Copy the entries from the line holding "134, 300, 180)?" through the line holding "which is closest to (x=283, y=171)?", both included, and swap every "pixel" for "point". Leave everything else the same.
Begin RECORD EXTRACTS
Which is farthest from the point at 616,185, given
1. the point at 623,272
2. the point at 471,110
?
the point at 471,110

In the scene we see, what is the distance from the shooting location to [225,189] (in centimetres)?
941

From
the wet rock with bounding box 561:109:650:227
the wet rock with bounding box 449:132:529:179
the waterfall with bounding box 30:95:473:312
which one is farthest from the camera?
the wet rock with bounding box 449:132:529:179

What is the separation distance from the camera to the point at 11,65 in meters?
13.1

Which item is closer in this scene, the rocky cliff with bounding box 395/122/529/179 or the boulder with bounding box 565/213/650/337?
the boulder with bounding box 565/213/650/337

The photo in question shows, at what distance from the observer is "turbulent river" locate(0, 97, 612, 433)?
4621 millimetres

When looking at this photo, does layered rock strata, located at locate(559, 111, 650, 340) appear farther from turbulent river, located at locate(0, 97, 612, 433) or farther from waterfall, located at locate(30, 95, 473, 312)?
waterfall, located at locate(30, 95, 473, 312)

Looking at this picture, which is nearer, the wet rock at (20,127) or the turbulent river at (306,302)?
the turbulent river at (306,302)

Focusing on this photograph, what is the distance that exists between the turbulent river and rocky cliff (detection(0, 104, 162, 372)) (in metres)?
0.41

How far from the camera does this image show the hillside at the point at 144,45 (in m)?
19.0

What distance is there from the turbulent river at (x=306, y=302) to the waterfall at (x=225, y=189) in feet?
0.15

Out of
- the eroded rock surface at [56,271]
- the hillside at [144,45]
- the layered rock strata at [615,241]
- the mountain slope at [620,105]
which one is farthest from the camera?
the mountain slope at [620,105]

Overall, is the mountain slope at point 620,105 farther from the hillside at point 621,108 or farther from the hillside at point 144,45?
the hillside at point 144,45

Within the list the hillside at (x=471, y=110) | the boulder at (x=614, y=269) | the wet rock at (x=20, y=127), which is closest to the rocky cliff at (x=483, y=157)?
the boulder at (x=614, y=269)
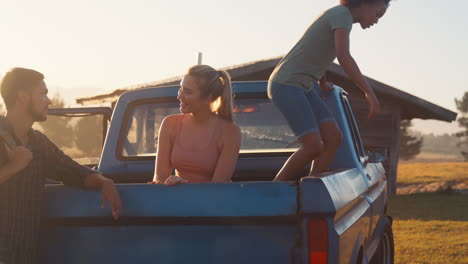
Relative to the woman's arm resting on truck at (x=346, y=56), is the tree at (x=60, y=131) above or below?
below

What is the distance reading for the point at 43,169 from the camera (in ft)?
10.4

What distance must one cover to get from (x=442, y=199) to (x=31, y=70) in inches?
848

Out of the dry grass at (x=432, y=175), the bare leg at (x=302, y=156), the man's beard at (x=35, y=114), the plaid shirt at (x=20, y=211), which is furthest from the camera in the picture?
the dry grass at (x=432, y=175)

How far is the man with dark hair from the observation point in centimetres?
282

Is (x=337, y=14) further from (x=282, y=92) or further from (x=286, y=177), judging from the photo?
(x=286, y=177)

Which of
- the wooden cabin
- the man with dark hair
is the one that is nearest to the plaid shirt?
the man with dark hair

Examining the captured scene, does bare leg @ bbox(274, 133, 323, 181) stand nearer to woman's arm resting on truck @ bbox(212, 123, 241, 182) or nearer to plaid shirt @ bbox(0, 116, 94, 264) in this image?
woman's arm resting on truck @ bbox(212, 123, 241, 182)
End RECORD EXTRACTS
Begin RECORD EXTRACTS
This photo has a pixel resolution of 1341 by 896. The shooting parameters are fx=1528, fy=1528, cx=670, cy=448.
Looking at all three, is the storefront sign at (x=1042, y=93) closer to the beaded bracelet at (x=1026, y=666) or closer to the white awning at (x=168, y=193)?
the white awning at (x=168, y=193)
End RECORD EXTRACTS
Begin RECORD EXTRACTS
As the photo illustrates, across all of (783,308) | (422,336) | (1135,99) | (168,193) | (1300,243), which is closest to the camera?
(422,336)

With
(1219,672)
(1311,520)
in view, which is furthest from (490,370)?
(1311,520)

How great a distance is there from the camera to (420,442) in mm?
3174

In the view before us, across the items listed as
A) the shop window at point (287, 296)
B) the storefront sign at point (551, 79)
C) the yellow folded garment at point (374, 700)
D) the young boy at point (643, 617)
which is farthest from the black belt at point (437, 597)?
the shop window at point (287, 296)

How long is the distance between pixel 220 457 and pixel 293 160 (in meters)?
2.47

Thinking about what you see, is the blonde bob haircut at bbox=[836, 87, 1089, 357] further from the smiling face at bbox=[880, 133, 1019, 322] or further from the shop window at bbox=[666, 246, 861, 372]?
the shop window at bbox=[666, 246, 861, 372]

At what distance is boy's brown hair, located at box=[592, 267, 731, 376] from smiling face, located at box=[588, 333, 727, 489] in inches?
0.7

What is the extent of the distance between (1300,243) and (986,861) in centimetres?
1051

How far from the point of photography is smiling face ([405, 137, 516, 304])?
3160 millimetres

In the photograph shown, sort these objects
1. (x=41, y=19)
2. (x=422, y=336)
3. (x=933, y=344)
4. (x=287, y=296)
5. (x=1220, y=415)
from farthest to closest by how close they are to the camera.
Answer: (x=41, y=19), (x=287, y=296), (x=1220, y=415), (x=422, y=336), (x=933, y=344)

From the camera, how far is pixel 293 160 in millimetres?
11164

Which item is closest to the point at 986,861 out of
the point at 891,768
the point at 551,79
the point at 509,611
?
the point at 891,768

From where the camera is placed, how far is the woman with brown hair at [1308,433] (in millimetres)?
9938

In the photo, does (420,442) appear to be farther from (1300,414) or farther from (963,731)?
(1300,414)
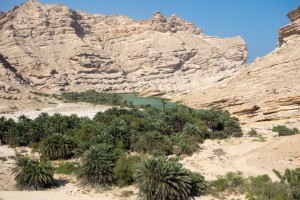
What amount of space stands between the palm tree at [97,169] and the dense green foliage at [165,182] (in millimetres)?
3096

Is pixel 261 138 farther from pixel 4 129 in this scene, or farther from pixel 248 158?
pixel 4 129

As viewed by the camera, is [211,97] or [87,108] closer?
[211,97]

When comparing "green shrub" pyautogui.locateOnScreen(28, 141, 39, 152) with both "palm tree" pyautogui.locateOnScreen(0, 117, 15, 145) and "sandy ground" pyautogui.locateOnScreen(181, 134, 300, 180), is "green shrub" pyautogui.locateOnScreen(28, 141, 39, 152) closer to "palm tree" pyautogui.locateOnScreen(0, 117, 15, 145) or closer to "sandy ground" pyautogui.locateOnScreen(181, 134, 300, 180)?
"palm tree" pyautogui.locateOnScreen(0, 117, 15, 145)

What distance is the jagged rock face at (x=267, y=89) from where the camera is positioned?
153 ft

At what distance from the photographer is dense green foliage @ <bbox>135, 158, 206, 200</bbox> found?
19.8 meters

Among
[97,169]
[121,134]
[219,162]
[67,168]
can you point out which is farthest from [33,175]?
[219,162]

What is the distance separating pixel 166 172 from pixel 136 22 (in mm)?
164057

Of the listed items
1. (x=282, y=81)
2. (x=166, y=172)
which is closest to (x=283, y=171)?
End RECORD EXTRACTS
→ TASK RESULT
When comparing "green shrub" pyautogui.locateOnScreen(28, 141, 39, 152) with both "palm tree" pyautogui.locateOnScreen(0, 117, 15, 145) and "sandy ground" pyautogui.locateOnScreen(181, 134, 300, 180), is "green shrub" pyautogui.locateOnScreen(28, 141, 39, 152) closer to "palm tree" pyautogui.locateOnScreen(0, 117, 15, 145) or closer to "sandy ground" pyautogui.locateOnScreen(181, 134, 300, 180)?
"palm tree" pyautogui.locateOnScreen(0, 117, 15, 145)

What distance is the jagged rock face at (x=267, y=89) from where the camera is positioned?
153 ft

At what distance from the photographer is dense green foliage @ <bbox>135, 158, 206, 200</bbox> found?
19.8 meters

Among
[97,169]
[121,134]
[219,162]
[67,168]
can you point out which is farthest from [33,175]?
[219,162]

What is the distance separating point 166 172 from point 136 22 (in mm)?
164057

Of the listed items
1. (x=282, y=81)
2. (x=166, y=172)
which is closest to (x=283, y=171)?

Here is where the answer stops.